Honesty and truth had a lot to do with the fall of many of my relationships. It wasn’t always about deception, but deception was usually revealed. It wasn’t always about not being receptive to the truth, but often the truth was used as a hammer of justice by both me and my loved one to injure and disable within arguments. It’s not something I’m proud of, in fact, I often look on it with worry and guilt.
But I think that is more of the point about “the truth”. I can admit that I was a dick back then…and still can be when it comes to the truth. I can say that I do my best not to hide things from the people I love. I don’t always succeed. However, one of the first things I ask for is a similar amount of transparency as I show to others. When I don’t get that, I freak out. And that is my truth too.
In the past I’ve required such a massive amount of transparency that I then start panicking when I feel something is being kept from me. Maybe this stems from some of my earliest romantic relationships: a boyfriend who was hiding that he was gay, a boyfriend who was hiding that he was cheating on me everyday with a co-worker for 4 months, a boyfriend who was hiding his drug use from me. Because I had been so gullible and naive I had to fine tune my sense of truth. I wanted to avoid being taken advantage of and being humilitated by the people I love. I am at a point now where I can not only smell out a lie (little inconsistencies here and there adding up to a bigger cover-up) but also sense when someone is bullshitting themselves.
Of course, this results in some false alarms. Sometimes the little details that just don’t add up are because the person was drunk and honestly can’t remember and is trying to fill in those details as well. Maybe they are bullshitting themselves about their own life because they have been taking steps to create something new after being in the dumps for the past 4 years and are trying to be more positive and self-assured. In either case, my accusations of dishonesty don’t help matters. I often forget that people don’t have the same inner trust for honesty and integrity that I do. Some of them still need these coping mechanisms and are possibly fighting a hard battle to confront them. Most simply feel that my honesty requirements are pushy and intrusive.
It doesn’t mean that I have to accept shabby or inconsistent treatment from the people I want to be intimate with. In fact, if honesty is what I need for intimacy, then, by all means, I deserve to receive it. And I certainly don’t need to surround myself with people who will be careless about that need.

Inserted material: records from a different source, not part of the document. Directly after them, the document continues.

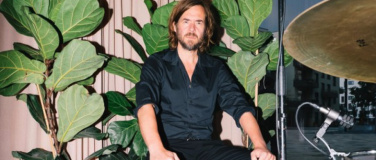 Event-Image for '20 Jahre Fuzzman'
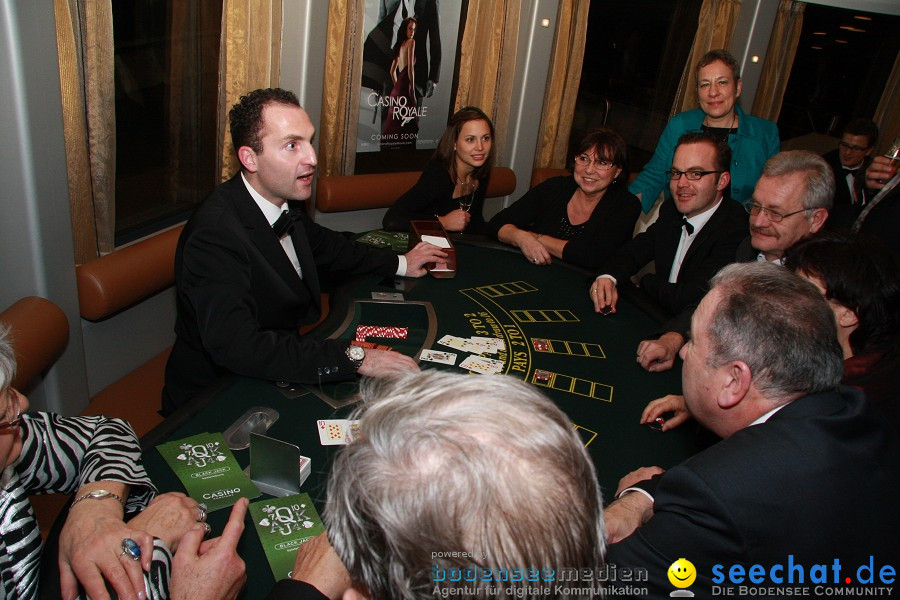 Casino-Royale-Silvester-2010-MS-_berlingen-311210-Bodensee-Community-seechat_de-IMG_7033.JPG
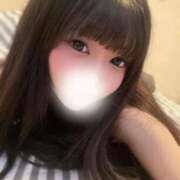 ヒメ日記 2026/02/19 22:16 投稿 さくらの イクイクサークル鶯谷店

But I also need to recognize and remember that I am not perfect and can’t expect perfection from others. I flub up. I act impulsively. I make up stories to explain my emotions so I don’t have to tell someone they are disappointing me or hurting me. I also impose my own truth on people as well. And I should apply that same lesson to those that have employed the hiding and projecting and recognize what is truly driving those actions. The same fear of embarrassment, shame, and loss as what has driven my own actions. And the more I judge dishonesty and brutal “truth” the less I create a structure with which people can feel safe in sharing their full truth with me…which in the end takes me further away from what I truly want to create for my closest friends.
And much like Mahatma Gandhi mentions above…truth is truly within and individual to the person viewing it. In order to act with my highest truth, I need to allow people the space to act with theirs; stop coercing them into adopting or conforming to my view of things, especially intimacy.